EVALUATE ADDCOLUMNS ( SUMMARIZE ( 'Internet Sales', Product[Color] ), "Sales", [Internet Total Sales], "SalesAllColors", CALCULATE ( [Internet Total Sales], ALL ( Product[Color] ) ) )
The advantage of this approach is that SUMMARIZE does not create the filter context by itself. In fact, SUMMARIZE performs only the grouping of the fact table, returning a table of Product[Color] rows. Then, ADDCOLUMNS evaluates the measures in a row context over the Product[Color] column only, and the inner ALL ( Product[Color] ) removes the filter from the color in the current row, producing the correct result.
It is worth to mention that the SUMMARIZE applies the filter on the source table. In fact, if you summarize the Product table, instead of the Internet Sales one, the calculation works in a more intuitive way.
For example, look at this query:
EVALUATE SUMMARIZE ( 'Internet Sales', Product[Color], "Sales", [Internet Total Sales], "SalesAllColors", CALCULATE ( [Internet Total Sales], ALL ( Product ) ) )
You can see that the two columns show identical values, exploiting the issue we are discussing about SUMMARIZE. But, if you change the source table to Product, instead of Internet Sales, as in:
EVALUATE SUMMARIZE ( Product, Product[Color], "Sales", [Internet Total Sales], "SalesAllColors", CALCULATE ( [Internet Total Sales], ALL ( Product ) ) )
When you use Internet Sales as the source table, SUMMARIZE applies the filter to the fact table, filtering all of its columns. Thus, removing the filter on Product does not modify the filter on the fact table. On the other hand, when you use Product as the source table, then SUMMARIZE applies the filter to the product table and ALL ( Product ) removes the filter from the right table, producing the expected result.
After reading this dissertation on SUMMARIZE, you might end considering never to use SUMMARIZE at all in your code, because it is a dangerous function. In fact, it is, but only if you do not understand its behaviour.
Let us recap briefly the various patterns where SUMMARIZE can be used, looking at some examples. The first safe pattern is a SUMMARIZE that does not add new columns:
SUMMARIZE ( ‘Internet Sales’, Product[Color] )
You can safely use this pattern to perform a GROUP BY of the table by any set of related columns. Keep in mind that, from the performance point of view, you can express the same result as:
FILTER ( ADDCOLUMNS ( VALUES ( Product[Color] ), "NumOfRows", CALCULATE ( COUNTROWS ( ‘Internet Sales’ ) ) ), [NumOfRows] > 0 )

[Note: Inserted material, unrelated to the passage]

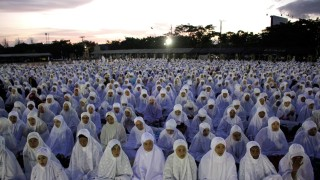 Indonesians Muslims' mass prayer for world peace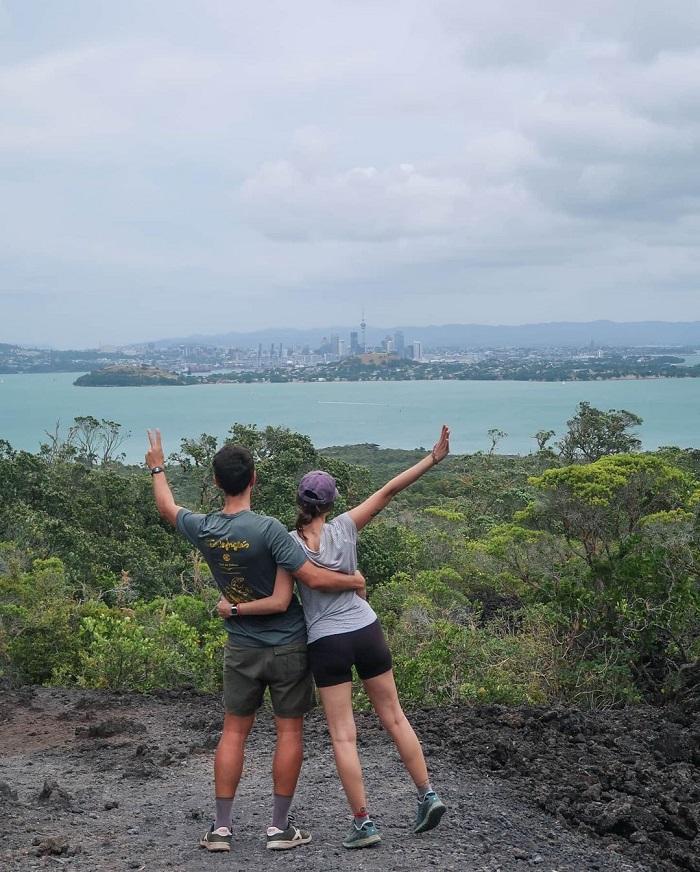 Tầm nhìn trên đảo Rangitoto đến thành phố Auckland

Depending on data distribution and number of rows in each table, one of the two expression might outperform the other one, and we suggest you to perform some test before choosing the one which works better in your model.
The following pattern, on the other hand, is a very dangerous one:
SUMMARIZE ( ‘Internet Sales’, Product[Color], "Sales", [Internet Total Sales], )
We explained the reasons in this article: because of the complex way SUMMARIZE perform its filtering, the measure can return unexpected results if it relies on some inner CALCULATE.
The previous SUMMARIZE expression can be replaced with the following one:
ADDCOLUMNS ( VALUES ( Product[Color] ), "Sales", [Internet Total Sales], )
This formula is not only safer, generally it is much faster. If you need to get rid of empty values, as SUMMARIZE does, you can surround the expression with an outer FILTER, as in:
FILTER ( ADDCOLUMNS ( VALUES ( Product[Color] ), "Sales", [Internet Total Sales], ), [Sales] <> 0 )
There is a last scenario to consider: if you need to compute subtotals using the ROLLUP function, then SUMMARIZE is your only option. But, in this case, you can safely use SUMMARIZE by splitting its behaviour into two steps: first you determine the columns to filter, later you perform the actual summarization:
SUMMARIZE ( SUMMARIZE ( ‘Internet Sales’, Product[Color] ), ROLLUP ( Product[Color] ), "Sales", [Internet Total Sales] )
In this last example we used two different SUMMARIZE. You can safely replace the innermost SUMMARIZE with ADDCOLUMNS or with one of the FILTER pattern you have seen in the previous formulas.